Prozone, meanwhile, had apparently grown used to football clubs being uninterested in the details of their data. They “had been the gatekeepers of tracking data for many years and were loath to share it with anyone,” wrote Ian Graham, Liverpool’s Director of Research from 2012-2023, in How to Win the Premier League. “The data revolution in football could have happened years earlier if it wasn’t for Prozone’s protectionism.”

Little surprise, then, that Graham helped lobby for the Premier League to institute full access to tracking data in the early 2010s. Not only that, but a couple of years after league-wide sharing of data was finally agreed, in 2016, Liverpool Football Club welcomed a new tracking data company.

It was a relatively new company, and evidently neither side of the partnership wanted to wait around for innovation to evolve slowly. For once - unlike Charles Reep, Hughes and Taylor, Opta and Prozone - it was not English by birth. It was Parisian. And it was wanting to do something completely crazy.

**

Around the time that Opta and Prozone were being set up, the host for the 2002 World Cup was chosen. It would be the first-ever shared World Cup, between South Korea and Japan; the first-ever in Asia; and the first since the 1930s when a host, at the time of announcement, had never qualified for the competition before. (Japan would shortly afterwards qualify for the 1998 edition, their first appearance).

Whether caught up in this World Cup buzz or not, this period saw some interesting work by Japanese academics. Beginning in 1996, Tsuyoshi Taki and Jun-ichi Hasegawa published a series of research papers on the ‘dominant region’ of teams - areas of the pitch that one team or the other had hold over. Or, in modern terminology, ‘pitch control’.

The idea and calculations would still appear innovative twenty years later, but a problem at the time was getting the data itself. Work was published in academic journals for computer vision (a field where computers process images to detect objects, basically), but results were either small-scale or theoretical.
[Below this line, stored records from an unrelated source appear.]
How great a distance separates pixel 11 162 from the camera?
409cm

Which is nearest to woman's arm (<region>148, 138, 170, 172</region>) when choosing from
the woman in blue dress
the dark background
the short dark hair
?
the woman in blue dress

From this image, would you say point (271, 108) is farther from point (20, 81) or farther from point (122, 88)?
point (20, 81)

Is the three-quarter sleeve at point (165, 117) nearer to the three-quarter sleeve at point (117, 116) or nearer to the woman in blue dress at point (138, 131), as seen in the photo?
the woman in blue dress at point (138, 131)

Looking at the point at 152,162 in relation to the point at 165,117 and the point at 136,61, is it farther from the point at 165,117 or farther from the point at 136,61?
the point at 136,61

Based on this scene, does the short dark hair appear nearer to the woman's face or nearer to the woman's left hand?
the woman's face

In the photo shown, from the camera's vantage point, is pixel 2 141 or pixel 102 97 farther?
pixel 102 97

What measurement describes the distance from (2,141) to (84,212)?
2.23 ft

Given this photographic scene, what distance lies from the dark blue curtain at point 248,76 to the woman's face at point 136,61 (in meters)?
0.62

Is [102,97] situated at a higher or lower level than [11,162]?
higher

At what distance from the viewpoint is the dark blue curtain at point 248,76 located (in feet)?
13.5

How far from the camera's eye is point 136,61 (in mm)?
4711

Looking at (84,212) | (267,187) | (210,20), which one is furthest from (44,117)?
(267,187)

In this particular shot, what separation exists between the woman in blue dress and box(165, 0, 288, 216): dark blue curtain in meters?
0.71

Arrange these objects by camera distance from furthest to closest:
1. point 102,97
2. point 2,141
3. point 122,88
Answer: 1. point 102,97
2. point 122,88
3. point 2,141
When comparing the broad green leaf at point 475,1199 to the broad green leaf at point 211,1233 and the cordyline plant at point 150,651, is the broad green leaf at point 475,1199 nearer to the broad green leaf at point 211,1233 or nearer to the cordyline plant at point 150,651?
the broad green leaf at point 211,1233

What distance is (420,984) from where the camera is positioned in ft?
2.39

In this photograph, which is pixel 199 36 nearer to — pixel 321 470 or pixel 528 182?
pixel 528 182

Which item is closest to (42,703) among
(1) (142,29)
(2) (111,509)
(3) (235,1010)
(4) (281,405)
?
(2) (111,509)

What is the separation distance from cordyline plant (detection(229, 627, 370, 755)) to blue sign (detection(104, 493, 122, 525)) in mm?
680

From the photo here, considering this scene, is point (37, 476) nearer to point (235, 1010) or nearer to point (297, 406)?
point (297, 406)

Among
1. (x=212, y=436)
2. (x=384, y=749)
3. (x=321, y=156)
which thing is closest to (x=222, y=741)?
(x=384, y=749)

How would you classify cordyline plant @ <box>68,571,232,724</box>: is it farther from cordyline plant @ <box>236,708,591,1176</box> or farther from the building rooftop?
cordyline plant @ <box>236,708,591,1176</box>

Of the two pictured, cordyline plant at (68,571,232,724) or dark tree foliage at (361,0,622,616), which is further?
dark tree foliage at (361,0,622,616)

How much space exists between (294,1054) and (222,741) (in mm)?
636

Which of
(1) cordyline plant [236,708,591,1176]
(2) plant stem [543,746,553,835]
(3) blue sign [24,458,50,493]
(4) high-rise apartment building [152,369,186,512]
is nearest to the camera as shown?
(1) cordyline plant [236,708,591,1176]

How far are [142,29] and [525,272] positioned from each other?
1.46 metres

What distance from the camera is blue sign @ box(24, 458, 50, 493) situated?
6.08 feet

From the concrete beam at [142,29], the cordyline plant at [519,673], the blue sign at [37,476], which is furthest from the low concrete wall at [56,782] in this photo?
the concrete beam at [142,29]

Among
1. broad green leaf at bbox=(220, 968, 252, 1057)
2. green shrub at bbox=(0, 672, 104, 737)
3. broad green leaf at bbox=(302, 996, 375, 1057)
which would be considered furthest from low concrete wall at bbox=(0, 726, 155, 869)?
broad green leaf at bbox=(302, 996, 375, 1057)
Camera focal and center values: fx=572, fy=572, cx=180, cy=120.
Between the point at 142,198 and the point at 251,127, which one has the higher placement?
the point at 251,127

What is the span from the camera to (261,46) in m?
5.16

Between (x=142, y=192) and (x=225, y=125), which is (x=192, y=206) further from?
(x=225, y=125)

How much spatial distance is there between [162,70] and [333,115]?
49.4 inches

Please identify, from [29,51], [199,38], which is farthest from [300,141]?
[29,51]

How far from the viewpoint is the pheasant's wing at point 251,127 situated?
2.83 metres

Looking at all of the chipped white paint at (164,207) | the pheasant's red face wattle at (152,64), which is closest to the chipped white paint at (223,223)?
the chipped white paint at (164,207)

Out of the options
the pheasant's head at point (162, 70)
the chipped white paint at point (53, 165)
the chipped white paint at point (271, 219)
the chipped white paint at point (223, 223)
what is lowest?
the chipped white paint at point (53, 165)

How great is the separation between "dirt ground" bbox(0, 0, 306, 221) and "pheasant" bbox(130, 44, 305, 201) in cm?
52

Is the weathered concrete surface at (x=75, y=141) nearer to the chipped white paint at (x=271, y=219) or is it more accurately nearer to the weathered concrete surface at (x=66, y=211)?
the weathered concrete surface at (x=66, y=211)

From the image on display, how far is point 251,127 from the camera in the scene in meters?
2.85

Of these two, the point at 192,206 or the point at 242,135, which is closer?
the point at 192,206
Taki and Hasegawa even had to propose an in-stadium camera set-up that would work for their calculations. (“The telecasting image is not useful for analysis,” they wrote, “[…] because most scenes are intermittent and are focused on a player with the ball.”)

This in-stadium set-up was the kind of thing that Prozone was able to do, but still suffered - to a lesser degree - with what Taki and Hasegawa believed made TV footage unfeasible to work with. The issues of players being off-screen occurred on a smaller scale when they passed in front of each other, blocking one player or another from the view of the in-stadium cameras.

Technology and imagination, though, find a way. Among other things, TVs got bigger.

When Liverpool partnered with Parisian-based Skillcorner in the late 2010s (yes, we’re finally getting back to Skillcorner), the camera shots of football matches were both larger and crisper than they’d been in the late 1990s. Computer vision technology had also improved. And so too had understanding about how football teams moved.

Football coaches talk about ‘shape’ and ‘units’ a lot. Teams move in coordinated ways - in defence, particularly. This is hardly ground-breaking information, but it means that with enough processing power and prior data you can make smart guesses about where off-screen players are. And with a wider aspect-ratio of television, there tend to be fewer players off-screen, who are off-screen for a shorter time.

All this combination of technological advances allows companies to create more and/or better tracking data from relatively cheap, and very available, TV footage. For the first time in history, teams could scout with tracking data.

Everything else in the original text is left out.